SET PROBLEM 1: From the text on CSD bond types, list every group or structure that CSD is said to treat in a fairly standard manner.

Bonds, Coordination, and Bond Types

CSD is very particular about the types of bonds used in its structures.  Unless you choose the correct type of bond, you will not locate any matches to your query.  Unfortunately, it is also very inconsistent about the types of bond used in its structures.  The best way to get a good idea of which bonds to use at which points in your structure is by reading “Bond Type Conventions,” located in Appendix A of the CSD help documentation.  Here are some general principles, derived from that document.

1. For many ligand-metal coordination, you want to use a pi-bond, found in your list of bonds at the bottom.
2. Aromatic systems should use all aromatic bonds, rather than alternating single or double bonds.  If you use the ring builder, it will do this automatically.
3. Metal-metal bonds are tricky because they may or may not be represented in the database.  You can either leave them out entirely or use a variable bond to represent them.

There are a few special systems that CSD treats in a fairly standard manner.

• Carbonyl groups or ligands are represented -CºO, and cyano groups and ligands are represented -CºN.
• Nitro groups are represented O=N=O.
• Carboxylates coordinated to a metal use two delocalized bonds between the C and the O’s.
• In polymers, CSD uses a special “polymer bond” to connect two monomers.

 

If, at any time, you are uncertain of which bond order to use, a variable bond will do the trick.

SET PROBLEM 2: Filter the entries below down to the lines that contain the string "bbox", and copy each such line.

INFORMATION PROVIDED:
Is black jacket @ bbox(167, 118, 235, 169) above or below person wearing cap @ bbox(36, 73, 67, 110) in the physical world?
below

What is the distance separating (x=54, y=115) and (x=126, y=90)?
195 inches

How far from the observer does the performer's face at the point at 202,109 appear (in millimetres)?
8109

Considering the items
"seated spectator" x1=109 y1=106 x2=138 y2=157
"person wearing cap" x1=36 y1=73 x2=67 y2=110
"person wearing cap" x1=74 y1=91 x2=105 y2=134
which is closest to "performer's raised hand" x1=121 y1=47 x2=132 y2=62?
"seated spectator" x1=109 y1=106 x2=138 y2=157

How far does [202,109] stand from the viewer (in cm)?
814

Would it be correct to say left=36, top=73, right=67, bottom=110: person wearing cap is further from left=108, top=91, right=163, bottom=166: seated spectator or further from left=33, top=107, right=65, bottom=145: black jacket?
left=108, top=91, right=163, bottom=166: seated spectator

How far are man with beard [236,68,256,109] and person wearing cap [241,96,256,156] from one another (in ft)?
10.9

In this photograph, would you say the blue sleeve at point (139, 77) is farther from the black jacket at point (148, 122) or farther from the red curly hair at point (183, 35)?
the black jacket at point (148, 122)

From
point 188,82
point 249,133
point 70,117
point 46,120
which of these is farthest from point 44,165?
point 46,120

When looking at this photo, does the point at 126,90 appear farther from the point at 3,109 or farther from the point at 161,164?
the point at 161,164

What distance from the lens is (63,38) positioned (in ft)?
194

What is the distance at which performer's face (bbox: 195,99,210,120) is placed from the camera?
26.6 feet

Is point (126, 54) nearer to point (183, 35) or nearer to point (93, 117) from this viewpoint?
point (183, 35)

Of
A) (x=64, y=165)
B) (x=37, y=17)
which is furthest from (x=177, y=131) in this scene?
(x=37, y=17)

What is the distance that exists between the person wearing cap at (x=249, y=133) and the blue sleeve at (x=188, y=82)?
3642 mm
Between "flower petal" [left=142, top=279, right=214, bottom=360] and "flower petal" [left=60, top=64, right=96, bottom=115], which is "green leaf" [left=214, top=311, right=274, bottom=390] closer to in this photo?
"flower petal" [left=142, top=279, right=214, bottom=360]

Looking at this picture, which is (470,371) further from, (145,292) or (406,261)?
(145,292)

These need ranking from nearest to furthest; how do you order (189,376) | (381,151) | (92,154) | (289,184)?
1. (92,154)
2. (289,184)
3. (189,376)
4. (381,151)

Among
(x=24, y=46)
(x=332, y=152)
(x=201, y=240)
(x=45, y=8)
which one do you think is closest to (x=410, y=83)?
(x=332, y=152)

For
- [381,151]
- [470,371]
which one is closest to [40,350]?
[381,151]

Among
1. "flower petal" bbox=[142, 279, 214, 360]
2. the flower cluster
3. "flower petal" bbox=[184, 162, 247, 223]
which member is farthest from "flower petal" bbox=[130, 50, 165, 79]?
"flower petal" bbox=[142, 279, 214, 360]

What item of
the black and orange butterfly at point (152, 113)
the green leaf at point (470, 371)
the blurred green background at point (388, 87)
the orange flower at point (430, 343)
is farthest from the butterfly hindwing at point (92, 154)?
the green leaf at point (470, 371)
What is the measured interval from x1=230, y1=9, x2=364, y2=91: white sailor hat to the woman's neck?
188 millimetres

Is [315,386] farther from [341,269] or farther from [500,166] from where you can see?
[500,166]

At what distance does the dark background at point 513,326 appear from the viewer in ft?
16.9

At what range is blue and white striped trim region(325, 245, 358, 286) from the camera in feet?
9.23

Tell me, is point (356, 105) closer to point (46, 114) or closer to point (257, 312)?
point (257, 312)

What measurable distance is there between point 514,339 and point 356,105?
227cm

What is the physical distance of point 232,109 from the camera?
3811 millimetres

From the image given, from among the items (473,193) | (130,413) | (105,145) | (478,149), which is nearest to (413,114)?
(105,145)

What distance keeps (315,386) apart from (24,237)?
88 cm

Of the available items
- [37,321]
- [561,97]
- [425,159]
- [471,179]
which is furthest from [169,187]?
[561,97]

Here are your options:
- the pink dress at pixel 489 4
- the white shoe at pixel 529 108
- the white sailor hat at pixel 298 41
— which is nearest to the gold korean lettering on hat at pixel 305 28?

TASK ANSWER 1:
- Carbonyl groups or ligands
- Cyano groups and ligands
- Nitro groups
- Carboxylates coordinated to a metal
- Polymers

TASK ANSWER 2:
Is black jacket @ bbox(167, 118, 235, 169) above or below person wearing cap @ bbox(36, 73, 67, 110) in the physical world?
What is the distance at which performer's face (bbox: 195,99,210,120) is placed from the camera?
1. "flower petal" bbox=[142, 279, 214, 360]
3. "flower petal" bbox=[184, 162, 247, 223]
which member is farthest from "flower petal" bbox=[130, 50, 165, 79]?
"flower petal" bbox=[142, 279, 214, 360]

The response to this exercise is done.